Explican además que el control se efectúa no solo sobre los fondos públicos, también en los privados o en los europeos. “Todo está intervenido, no hay diferencia de origen”, lamentan en este centro de investigación, en el que afirman que todo el proceso, desde que se pide hacer el gasto hasta que se autoriza, puede tardar una semana.

La misma situación se da en la propia Agencia Tributaria catalana, que debe justificar cada uno de sus pagos. “Lo que han hecho es burocratizar”, afirman fuentes de este organismo. El Museo Nacional de Arte de Catalunya, por su parte, asegura que están trabajando sin hacer frente a situaciones “especialmente complicadas”, pero cada pago está sometido a un control. En su caso, la Administración es tripartita: Generalitat, Ayuntamiento y Gobierno central.

En cualquier caso, todos los consultados reconocen que el caos que se vivió los primeros días de intervención de las cuentas se alivió sustancialmente tras la creación por parte de la Agencia Tributaria de una plataforma ad hoc.
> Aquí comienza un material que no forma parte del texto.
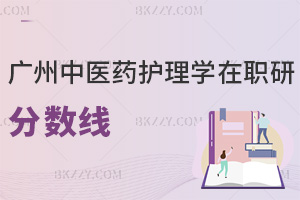 一文看懂2025廣州中醫(yī)藥大學護理學在職研究生分數(shù)線有多高！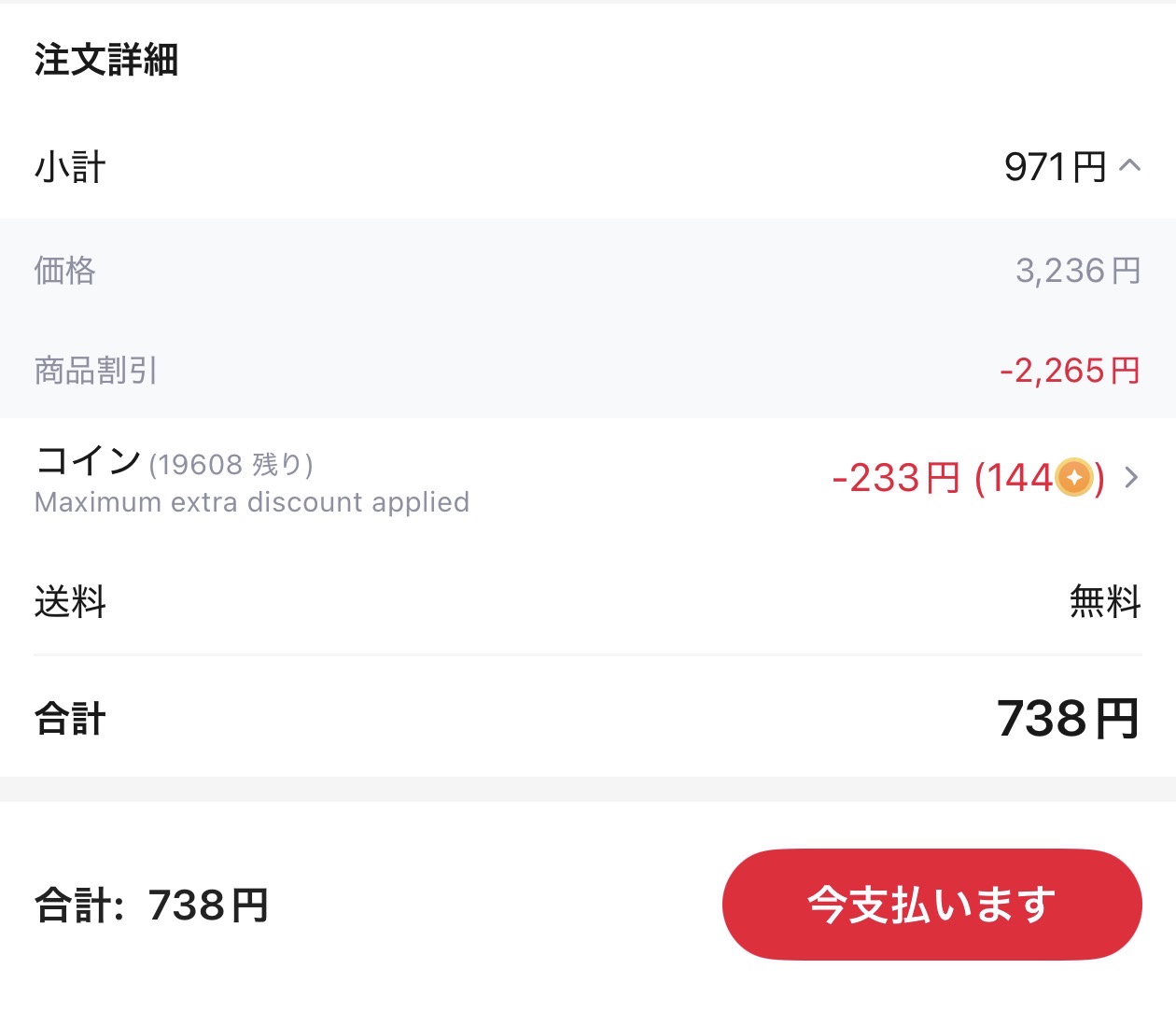 会計画面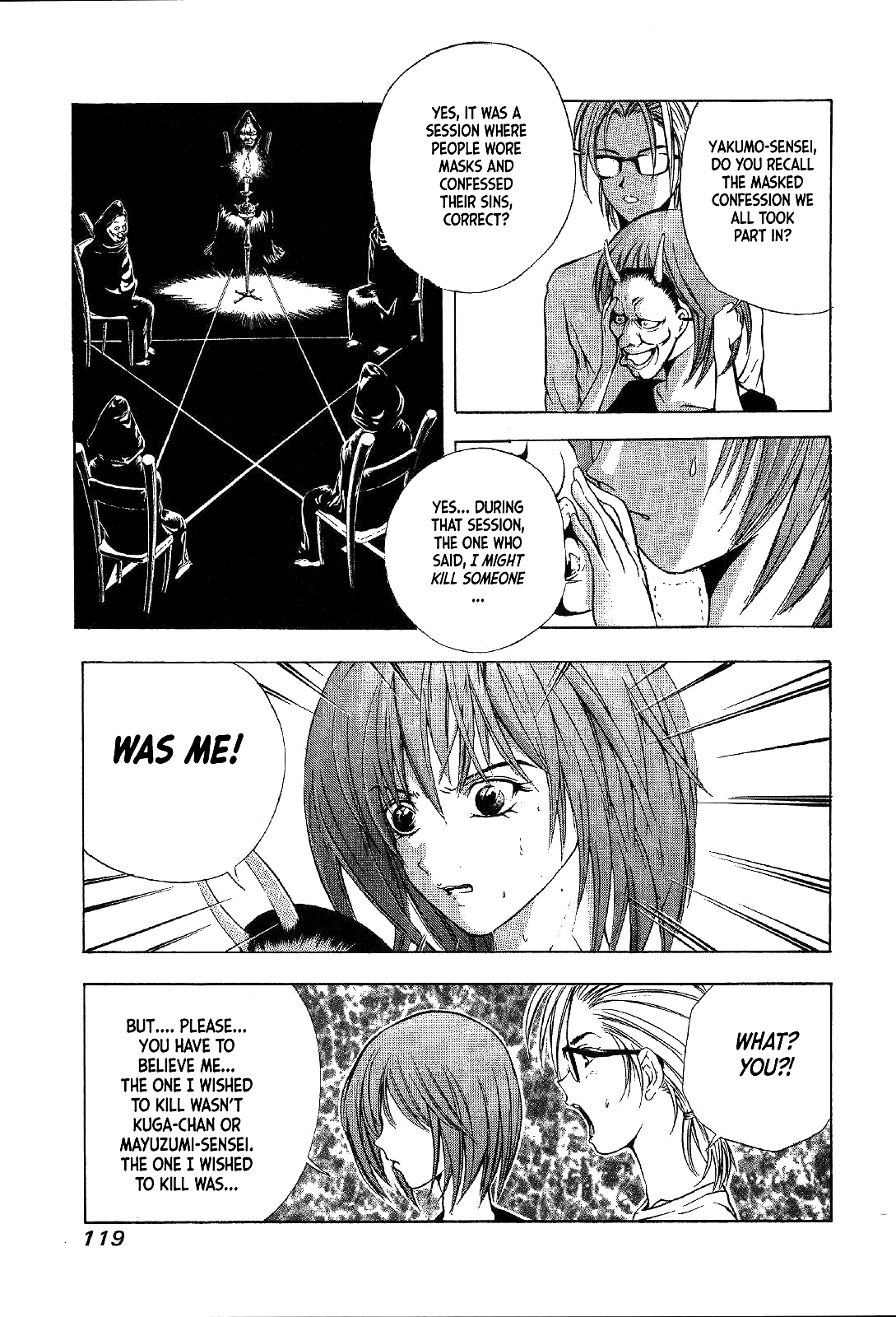 Mystery Minzoku Gakusha Yakumo Itsuki Chapter 24 page 47 - Chapter 24: Mask Museum Murder Case (Part 4)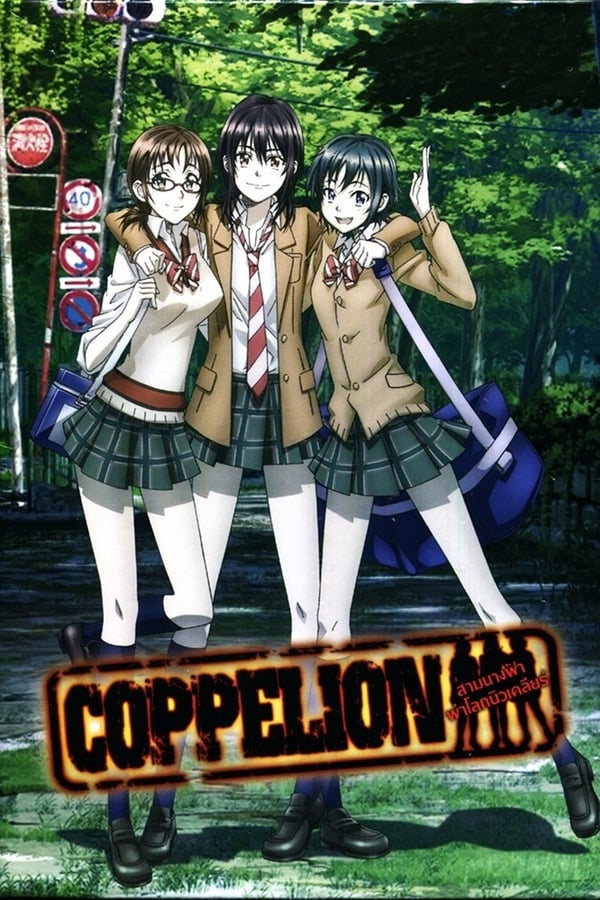 Coppelion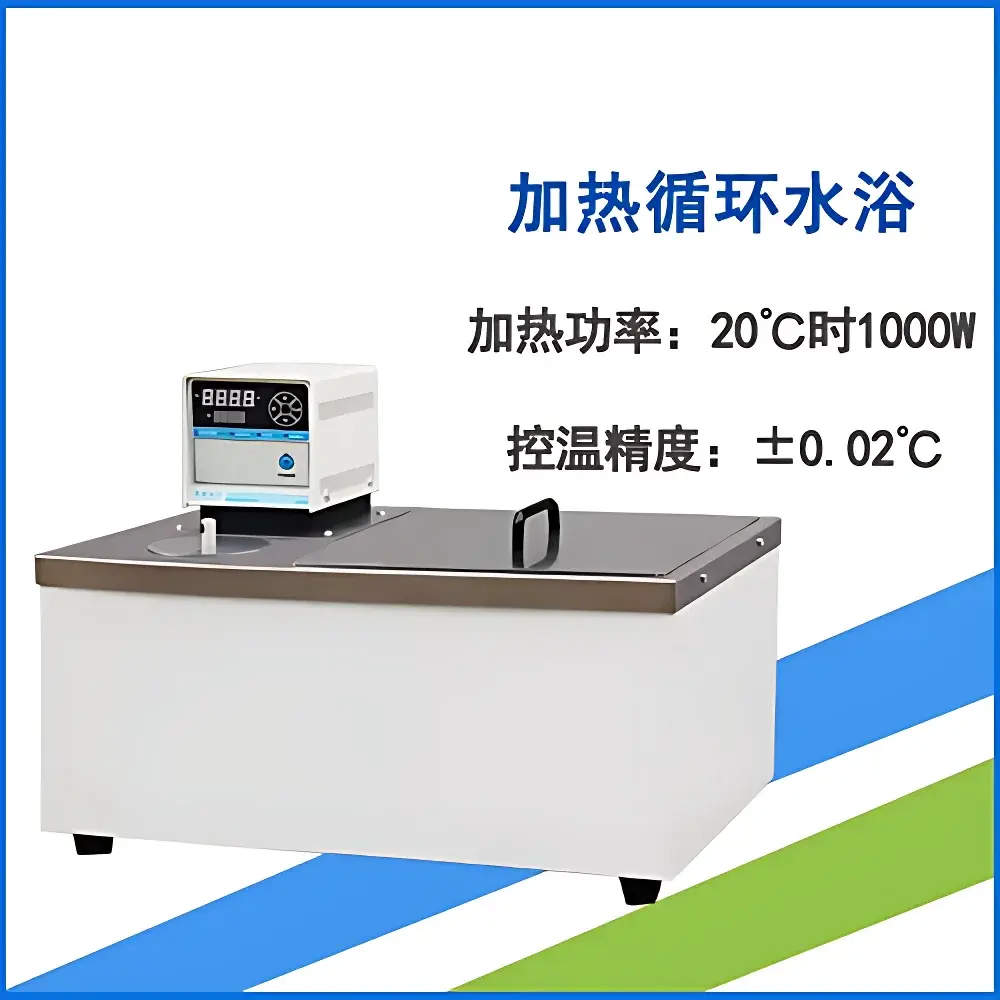 Coolium HX-025 Horizontal Circulating Bath Chiller (Heating-Only Mode)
A esa plataforma se conectan tres partes: las empresas supervisadas para enviar la declaración responsable en un formulario, los bancos para ver ese documento y pagar, y el Ministerio para supervisar los pagos.

“Más allá de lo engorroso de este procedimiento estamos funcionando con relativa normalidad. Sí existe una preocupación entre la gente con contratos más recientes”, explican fuentes de la Universidad Autónoma de Barcelona, que no ocultan su expectación y cierto desasosiego hasta que se materialice el pago de la nómina de los funcionarios la próxima semana. En principio los empleados públicos de toda España tienen previsto recibir sus pagos el día 27, por lo que la orden de Hacienda debería darse entre los días 25 o 26. Fuentes del Ministerio señalan que en el caso catalán, si la Tesorería de la Generalitat no se encarga de las nóminas y da orden de pago con entregas a cuenta, este mes de pagará unos cuatro días después de que la intervención general de Catalunya emita su certificado. A partir del próximo mes se les ha requerido que certifiquen las órdenes el día 24, de manera que las nóminas se pagarían el 28 o 29 del mes.

Existe además entre los consultados cierta incertidumbre sobre cuándo cesará esta situación, que en principio estaba supeditada a los gastos del referéndum y el pago de urnas y papeletas. De momento, se va a prolongar hasta que vuelva “la legalidad” y “la normalidad”, dicen en Hacienda, algo que al parecer pasaría por unos nuevos gobernantes para Catalunya.